Müller declines to sign-post this, but she's actually slicing a cucumber.

It's easy to see why Eva grew up with an obsessive fear of death. Even though Catholicism got its insidiously grim grip on her (through her grandparents; her grandmother collected obituaries, her granddad attended every funeral on offer, regardless of whether he was acquainted with the deceased), this was the era of appalling African famine, broadcast internationally, and Eva began musing on a worldwide food shortage which might extend to Germany. Oh, and her Aunt contracted polio at Eva's early age and do you remember that grimmest of grim things which we called the Iron Lung AKA Steel Coffin? It instilled in her the certain knowledge that children can die. She stopped sleeping, so they took her to a doctor.

"Well, young lady, tell me, what's going on? Why don't you want to fall asleep at night? Are you afraid of monsters?"
"No! I'm afraid I won't wake up again."

Which is inarguably more rational.

Eva soon found an expanded wealth of things to fret about, then there's this:

"As a child, I was very sure I was going to Hell."

The pre-teen holds her hand out to the horn-ed one:

"Hello, Satan,
"Last week I took a dead mouse out of a mouse-trap and put it into grandpa's hat...
"I smashed a cellar window with a football...
"I secretly took sweets from Mama's hiding place without asking her. I gave the cat Papa's beer. I rode my bike much further than I'm allowed. I bought four cigarettes with my lunch money and smoked them behind the church."

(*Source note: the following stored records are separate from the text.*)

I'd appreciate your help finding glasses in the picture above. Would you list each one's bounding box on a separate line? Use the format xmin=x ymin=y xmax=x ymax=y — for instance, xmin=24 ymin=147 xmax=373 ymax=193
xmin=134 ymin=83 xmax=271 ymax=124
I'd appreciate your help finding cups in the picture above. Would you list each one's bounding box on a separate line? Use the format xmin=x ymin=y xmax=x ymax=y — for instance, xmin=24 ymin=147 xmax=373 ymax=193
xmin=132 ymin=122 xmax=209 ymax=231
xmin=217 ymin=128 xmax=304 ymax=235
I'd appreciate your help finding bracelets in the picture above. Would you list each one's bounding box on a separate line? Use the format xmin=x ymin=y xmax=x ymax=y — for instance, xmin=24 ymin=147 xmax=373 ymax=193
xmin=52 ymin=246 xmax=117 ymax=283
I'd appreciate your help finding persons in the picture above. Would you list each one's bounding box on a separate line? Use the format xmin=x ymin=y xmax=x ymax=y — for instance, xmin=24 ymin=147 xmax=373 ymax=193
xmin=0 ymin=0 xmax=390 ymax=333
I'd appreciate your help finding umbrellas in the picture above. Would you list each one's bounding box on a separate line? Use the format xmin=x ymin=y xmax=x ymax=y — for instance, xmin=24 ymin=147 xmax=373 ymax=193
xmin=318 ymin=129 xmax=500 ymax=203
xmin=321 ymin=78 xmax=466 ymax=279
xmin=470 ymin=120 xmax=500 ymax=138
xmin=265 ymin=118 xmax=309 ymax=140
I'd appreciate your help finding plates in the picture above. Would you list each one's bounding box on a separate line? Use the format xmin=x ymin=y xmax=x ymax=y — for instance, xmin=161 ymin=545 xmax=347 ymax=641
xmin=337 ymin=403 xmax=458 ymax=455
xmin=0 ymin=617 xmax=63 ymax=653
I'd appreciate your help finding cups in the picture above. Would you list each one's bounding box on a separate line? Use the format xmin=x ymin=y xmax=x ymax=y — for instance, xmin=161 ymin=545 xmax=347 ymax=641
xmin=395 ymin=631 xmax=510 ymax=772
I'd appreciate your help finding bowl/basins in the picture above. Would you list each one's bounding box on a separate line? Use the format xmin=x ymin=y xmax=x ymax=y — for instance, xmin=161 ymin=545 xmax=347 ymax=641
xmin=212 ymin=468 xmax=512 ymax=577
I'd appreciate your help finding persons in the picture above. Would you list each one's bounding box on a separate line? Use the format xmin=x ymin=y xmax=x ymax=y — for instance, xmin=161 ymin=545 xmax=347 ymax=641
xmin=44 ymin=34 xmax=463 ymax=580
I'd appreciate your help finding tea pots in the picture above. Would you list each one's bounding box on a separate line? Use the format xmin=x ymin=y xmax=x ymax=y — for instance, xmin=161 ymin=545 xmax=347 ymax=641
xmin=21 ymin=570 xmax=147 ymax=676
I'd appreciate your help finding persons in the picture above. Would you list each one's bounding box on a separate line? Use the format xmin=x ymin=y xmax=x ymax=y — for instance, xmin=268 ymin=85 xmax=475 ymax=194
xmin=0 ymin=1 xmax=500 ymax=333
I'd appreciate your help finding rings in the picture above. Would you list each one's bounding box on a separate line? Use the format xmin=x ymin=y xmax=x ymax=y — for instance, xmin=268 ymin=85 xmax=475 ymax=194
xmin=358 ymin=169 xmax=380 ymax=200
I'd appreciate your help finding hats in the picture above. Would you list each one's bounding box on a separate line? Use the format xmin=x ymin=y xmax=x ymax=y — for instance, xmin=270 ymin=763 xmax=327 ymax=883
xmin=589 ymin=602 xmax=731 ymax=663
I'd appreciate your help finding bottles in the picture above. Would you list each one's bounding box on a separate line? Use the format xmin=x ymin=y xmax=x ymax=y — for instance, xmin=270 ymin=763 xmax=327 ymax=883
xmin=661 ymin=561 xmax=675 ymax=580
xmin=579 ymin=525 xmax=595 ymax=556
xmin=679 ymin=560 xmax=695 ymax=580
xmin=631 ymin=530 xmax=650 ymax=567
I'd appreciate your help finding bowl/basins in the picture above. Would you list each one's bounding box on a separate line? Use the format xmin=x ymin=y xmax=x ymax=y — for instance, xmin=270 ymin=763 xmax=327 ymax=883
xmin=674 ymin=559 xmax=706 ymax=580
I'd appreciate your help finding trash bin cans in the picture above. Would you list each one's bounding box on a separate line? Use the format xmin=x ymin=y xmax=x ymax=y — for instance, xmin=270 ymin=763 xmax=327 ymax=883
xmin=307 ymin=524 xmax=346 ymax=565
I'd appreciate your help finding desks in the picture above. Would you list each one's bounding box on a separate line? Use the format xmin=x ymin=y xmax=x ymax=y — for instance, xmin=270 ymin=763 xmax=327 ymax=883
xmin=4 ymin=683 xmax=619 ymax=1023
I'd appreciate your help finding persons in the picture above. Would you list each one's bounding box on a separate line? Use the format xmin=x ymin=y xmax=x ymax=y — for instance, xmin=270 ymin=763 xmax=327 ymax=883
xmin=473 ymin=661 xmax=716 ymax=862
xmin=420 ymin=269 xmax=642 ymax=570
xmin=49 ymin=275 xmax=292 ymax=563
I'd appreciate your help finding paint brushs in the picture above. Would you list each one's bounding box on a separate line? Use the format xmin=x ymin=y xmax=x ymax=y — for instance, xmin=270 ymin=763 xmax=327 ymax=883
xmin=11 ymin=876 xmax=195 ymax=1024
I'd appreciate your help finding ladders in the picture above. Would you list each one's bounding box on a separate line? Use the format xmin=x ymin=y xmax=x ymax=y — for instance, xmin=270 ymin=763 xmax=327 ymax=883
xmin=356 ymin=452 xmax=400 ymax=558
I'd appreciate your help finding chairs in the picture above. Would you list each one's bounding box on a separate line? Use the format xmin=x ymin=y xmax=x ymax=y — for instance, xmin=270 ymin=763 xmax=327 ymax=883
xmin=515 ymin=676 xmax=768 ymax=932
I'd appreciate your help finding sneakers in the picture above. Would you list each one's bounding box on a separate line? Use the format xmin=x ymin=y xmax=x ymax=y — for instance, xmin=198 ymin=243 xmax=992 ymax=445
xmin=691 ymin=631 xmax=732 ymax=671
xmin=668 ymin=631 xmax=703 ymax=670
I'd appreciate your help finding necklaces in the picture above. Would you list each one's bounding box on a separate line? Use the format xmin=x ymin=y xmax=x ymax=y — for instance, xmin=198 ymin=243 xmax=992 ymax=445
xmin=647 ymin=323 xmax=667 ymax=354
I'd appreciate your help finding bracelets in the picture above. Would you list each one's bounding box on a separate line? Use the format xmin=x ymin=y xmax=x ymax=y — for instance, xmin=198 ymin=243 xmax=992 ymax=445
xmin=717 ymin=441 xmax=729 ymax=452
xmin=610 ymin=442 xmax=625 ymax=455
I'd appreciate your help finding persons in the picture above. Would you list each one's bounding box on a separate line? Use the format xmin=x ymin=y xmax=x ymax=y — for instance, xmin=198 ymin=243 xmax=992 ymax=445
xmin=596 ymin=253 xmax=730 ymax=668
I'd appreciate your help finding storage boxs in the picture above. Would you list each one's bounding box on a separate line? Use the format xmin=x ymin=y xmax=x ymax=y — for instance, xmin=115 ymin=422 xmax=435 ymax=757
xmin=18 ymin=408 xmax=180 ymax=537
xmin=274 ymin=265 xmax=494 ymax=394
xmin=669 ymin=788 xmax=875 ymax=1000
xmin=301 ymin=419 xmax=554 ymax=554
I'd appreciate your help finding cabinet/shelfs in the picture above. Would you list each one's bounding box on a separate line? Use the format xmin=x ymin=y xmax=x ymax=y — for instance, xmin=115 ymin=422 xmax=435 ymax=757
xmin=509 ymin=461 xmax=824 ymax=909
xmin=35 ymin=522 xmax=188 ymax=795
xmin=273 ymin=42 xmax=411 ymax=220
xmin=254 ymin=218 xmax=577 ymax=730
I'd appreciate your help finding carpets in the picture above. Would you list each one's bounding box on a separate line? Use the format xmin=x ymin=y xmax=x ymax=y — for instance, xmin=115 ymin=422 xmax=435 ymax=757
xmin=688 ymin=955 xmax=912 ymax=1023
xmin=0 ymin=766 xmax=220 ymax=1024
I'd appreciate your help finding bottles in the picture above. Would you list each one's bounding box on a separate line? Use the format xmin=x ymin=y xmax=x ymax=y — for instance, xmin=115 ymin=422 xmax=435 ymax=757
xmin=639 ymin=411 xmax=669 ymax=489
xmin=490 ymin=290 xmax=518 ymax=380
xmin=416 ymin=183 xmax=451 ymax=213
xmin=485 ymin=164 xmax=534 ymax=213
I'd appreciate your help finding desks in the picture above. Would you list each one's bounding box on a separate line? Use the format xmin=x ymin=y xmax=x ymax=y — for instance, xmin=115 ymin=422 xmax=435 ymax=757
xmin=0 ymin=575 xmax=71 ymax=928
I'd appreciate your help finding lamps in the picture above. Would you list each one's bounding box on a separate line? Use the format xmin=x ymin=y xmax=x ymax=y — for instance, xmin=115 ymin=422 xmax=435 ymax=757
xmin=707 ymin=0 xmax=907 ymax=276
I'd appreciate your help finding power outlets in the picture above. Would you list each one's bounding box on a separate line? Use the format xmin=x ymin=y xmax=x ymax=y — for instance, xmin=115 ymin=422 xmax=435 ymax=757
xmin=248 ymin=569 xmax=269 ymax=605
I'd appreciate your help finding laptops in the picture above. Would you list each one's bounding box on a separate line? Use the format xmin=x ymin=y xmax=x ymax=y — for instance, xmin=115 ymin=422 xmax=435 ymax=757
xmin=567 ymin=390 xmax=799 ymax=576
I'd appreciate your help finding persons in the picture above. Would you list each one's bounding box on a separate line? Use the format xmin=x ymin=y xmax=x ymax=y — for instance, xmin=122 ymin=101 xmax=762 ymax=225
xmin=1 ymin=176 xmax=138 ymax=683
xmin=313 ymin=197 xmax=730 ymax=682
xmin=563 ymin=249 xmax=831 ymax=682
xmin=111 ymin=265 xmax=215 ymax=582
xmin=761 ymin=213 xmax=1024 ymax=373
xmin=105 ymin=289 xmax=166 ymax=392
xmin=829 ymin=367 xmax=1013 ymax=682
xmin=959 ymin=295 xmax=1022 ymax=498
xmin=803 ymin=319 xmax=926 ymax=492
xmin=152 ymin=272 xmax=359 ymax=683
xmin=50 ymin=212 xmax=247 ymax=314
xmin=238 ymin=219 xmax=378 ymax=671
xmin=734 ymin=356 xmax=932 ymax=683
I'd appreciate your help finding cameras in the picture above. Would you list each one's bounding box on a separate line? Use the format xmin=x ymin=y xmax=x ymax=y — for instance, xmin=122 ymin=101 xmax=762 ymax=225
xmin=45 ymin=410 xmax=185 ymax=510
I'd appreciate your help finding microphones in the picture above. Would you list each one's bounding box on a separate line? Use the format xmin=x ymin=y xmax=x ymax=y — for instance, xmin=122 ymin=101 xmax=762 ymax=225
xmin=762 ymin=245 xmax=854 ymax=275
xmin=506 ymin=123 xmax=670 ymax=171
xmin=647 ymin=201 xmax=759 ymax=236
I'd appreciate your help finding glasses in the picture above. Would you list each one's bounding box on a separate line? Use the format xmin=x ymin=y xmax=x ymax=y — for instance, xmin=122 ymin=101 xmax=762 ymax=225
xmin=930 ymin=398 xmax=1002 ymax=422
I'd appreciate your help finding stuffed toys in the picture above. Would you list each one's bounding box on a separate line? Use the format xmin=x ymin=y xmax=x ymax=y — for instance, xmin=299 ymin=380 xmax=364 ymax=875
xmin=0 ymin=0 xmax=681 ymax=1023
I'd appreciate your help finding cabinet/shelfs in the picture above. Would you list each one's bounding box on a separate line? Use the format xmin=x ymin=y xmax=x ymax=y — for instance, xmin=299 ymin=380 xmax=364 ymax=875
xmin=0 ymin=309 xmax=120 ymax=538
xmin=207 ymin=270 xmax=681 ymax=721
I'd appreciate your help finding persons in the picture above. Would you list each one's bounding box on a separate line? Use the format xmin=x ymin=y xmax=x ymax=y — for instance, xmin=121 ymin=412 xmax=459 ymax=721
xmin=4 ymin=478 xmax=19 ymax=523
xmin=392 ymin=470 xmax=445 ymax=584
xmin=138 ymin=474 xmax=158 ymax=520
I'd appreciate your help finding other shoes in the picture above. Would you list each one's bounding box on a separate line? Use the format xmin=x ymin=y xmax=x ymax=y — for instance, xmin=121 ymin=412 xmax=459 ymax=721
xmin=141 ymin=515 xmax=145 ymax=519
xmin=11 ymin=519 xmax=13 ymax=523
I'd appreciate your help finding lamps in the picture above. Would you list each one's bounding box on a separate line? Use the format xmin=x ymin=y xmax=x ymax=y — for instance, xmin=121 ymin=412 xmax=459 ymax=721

Satan genially reaches out to shake Eva's hand. He's very smart in his Sunday best!

"Hello, nice to meet you. As you know, these are all sins. Please follow me."

Little details, like his tie matching the red of his hands, hair, face and tail, made me smile.

Same goes for the Terminator eyes of the German Chancellor boring bright red out of his campaign poster preaching "Liberty, Prosperity, Security".

I learned words like 'Angslust' for when fear becomes exciting. This explains Alton Towers.

But I'm not even going to talk about the teeth episode.